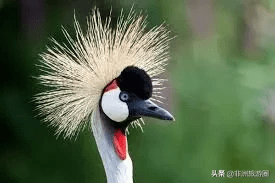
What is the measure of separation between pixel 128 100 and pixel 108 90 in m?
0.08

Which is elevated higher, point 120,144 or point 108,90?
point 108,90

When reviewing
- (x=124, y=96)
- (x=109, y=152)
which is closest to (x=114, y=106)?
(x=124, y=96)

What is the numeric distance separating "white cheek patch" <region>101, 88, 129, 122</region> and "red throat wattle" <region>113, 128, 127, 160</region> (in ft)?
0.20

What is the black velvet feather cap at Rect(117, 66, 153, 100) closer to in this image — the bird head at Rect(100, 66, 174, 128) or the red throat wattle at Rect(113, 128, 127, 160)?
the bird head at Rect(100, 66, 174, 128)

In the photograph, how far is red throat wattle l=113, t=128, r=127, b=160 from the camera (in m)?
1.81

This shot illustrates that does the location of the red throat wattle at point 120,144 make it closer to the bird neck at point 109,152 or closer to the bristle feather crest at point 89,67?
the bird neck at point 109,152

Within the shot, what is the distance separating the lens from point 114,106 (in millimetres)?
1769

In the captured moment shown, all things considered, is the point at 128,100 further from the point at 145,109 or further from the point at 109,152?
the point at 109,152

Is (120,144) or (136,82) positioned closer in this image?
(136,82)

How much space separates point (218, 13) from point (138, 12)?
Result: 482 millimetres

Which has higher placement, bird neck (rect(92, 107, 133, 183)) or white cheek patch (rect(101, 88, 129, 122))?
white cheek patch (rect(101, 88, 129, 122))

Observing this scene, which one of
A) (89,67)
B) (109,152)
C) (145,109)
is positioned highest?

PROMPT
Switch every "red throat wattle" in the material to "scarlet throat wattle" and give all the lines back with nothing else changed, leaving the pictures out.

RESPONSE TO THE EXERCISE
What is the measure of separation between pixel 128 100 and pixel 108 90 in m?
0.08

Which is elevated higher, point 120,144 or point 108,90?
point 108,90

When reviewing
- (x=124, y=96)
- (x=109, y=152)
which is closest to (x=114, y=106)?
(x=124, y=96)

What is the numeric distance separating "white cheek patch" <region>101, 88, 129, 122</region> and "scarlet throat wattle" <region>113, 128, 127, 160</region> (in ft)?
0.20

What is the black velvet feather cap at Rect(117, 66, 153, 100) closer to in this image — the bird head at Rect(100, 66, 174, 128) or the scarlet throat wattle at Rect(113, 128, 127, 160)?
the bird head at Rect(100, 66, 174, 128)

In the photograph, how far is scarlet throat wattle l=113, t=128, r=127, b=160 from the camera (in m)?
1.81

This shot illustrates that does the location of the scarlet throat wattle at point 120,144 make it closer to the bird neck at point 109,152 or closer to the bristle feather crest at point 89,67?
the bird neck at point 109,152

Within the shot, what is the distance separating the lens from point 114,106 (in millimetres)?
1769

In the captured moment shown, all things considered, is the point at 128,100 further from the point at 145,109 or further from the point at 109,152?
the point at 109,152

Is (120,144) or (136,82) positioned closer in this image?
(136,82)

How much space separates point (218, 13) from point (138, 12)?
Result: 482 millimetres

Which has higher placement, bird neck (rect(92, 107, 133, 183)) or white cheek patch (rect(101, 88, 129, 122))?
white cheek patch (rect(101, 88, 129, 122))

Observing this scene, which one of
A) (89,67)
B) (109,152)
C) (145,109)
is positioned highest?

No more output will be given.